We may impose an assumption that the correlation of each pair of members is the same, just like financial credit default swap practice. Suppose the correlation is r then

r=D12.2^(n-2)/Sqrt[p1.(1-p1).p2.(1-p2)]

and therefore,

D12=r.Sqrt[p1.(1-p1).p2.(1-p2)]/2^(n-2)

and therefore

P[X1=x1, X2=x2]=p1^x1.(1-p1)^(1-x1).p2^x2.(1-p2)^(1-p2) + r.Sqrt[p1.(1-p1).p2.(1-p2)].(-1)^(x1+x2).
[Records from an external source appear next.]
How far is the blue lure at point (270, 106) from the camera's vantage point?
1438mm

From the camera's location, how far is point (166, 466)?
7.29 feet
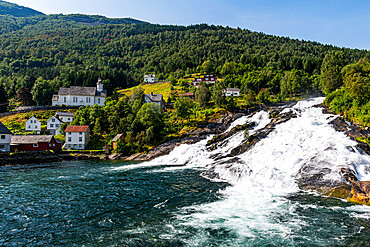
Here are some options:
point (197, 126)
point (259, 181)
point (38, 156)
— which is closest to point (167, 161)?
point (197, 126)

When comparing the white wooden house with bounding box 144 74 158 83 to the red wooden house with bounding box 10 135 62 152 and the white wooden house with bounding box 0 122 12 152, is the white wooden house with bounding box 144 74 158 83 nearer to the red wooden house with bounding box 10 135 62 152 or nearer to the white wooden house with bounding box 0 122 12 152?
the red wooden house with bounding box 10 135 62 152

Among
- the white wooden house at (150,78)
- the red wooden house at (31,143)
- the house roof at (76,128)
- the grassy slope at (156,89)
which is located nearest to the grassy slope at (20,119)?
the red wooden house at (31,143)

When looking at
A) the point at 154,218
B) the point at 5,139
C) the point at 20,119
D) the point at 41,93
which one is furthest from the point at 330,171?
the point at 41,93

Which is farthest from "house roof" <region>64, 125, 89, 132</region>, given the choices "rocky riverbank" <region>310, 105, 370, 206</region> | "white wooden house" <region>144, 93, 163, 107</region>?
"rocky riverbank" <region>310, 105, 370, 206</region>

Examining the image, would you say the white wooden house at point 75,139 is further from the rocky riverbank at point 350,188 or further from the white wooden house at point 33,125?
the rocky riverbank at point 350,188

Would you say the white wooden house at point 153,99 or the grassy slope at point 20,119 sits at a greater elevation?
the white wooden house at point 153,99

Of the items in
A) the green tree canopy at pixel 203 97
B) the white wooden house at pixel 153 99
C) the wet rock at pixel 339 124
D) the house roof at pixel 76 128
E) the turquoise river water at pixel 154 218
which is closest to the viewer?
the turquoise river water at pixel 154 218

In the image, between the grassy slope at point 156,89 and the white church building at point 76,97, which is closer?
the white church building at point 76,97
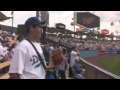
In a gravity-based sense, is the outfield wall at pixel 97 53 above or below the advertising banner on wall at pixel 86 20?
below

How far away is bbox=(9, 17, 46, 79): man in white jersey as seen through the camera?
2707 millimetres

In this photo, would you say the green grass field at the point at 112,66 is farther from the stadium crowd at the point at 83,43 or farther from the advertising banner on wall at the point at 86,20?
the advertising banner on wall at the point at 86,20

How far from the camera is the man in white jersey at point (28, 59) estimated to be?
2707 mm

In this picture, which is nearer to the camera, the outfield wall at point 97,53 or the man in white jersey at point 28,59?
the man in white jersey at point 28,59

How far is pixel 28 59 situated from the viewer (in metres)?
2.75

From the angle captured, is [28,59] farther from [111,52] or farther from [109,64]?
[111,52]

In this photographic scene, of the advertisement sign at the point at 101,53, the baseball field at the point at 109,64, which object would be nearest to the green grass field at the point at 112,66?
the baseball field at the point at 109,64

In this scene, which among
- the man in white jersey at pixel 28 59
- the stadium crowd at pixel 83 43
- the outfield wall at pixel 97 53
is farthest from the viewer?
the outfield wall at pixel 97 53

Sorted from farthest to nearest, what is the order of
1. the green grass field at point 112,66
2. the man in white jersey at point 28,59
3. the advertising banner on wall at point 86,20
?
the advertising banner on wall at point 86,20 < the green grass field at point 112,66 < the man in white jersey at point 28,59

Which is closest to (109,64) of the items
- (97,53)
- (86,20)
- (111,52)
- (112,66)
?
(112,66)
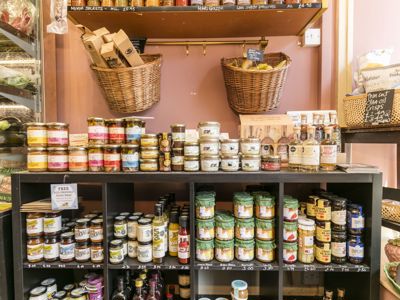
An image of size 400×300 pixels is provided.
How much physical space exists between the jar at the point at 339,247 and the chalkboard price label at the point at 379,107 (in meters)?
0.62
and the covariance matrix is

1	r.(p1.(1-p1).p2.(1-p2))^0.5	r.(p1.(1-p1).p3.(1-p3))^0.5	...	r.(p1.(1-p1).pn.(1-pn))^0.5
r.(p2.(1-p2).p1.(1-p1))^0.5	1	r.(p2.(1-p2).p3.(1-p3))^0.5	...	r.(p2.(1-p2).pn.(1-pn))^0.5
...
r.(pn.(1-pn).p1.(1-p1))^0.5	r.(pn.(1-pn).p2.(1-p2))^0.5	...	1

Of course, r can not be too extreme, it must make all the probability positive. When r is 0, the case is specialized as independent group case.

An application

Suppose we have a first-to-default credit default swap for a basket of 100 names. Event probability for first-to-default is

P[X1=1 or X2=1 or ... X100=1]
=1 - P[X1=0, X2=0, ..., X100=0]
=1 - (Product[1-pi , {i=1..n}] + Sum[r.Sqrt[pi.(1-pi).pj.(1-pj)/2^(n-2)] , {i,j=1..n, i<j}])
=1 - (Product[1-pi , {i=1..n}] + r/2^(n-2).Sum[Sqrt[pi.(1-pi).pj.(1-pj)] , {i,j=1..n, i<j}])

Once the correlation r and each member's probability of default pi are estimated, we have the event probability of first-to-default with which we can then calculate out the actuary present value by typical single-life actuary method.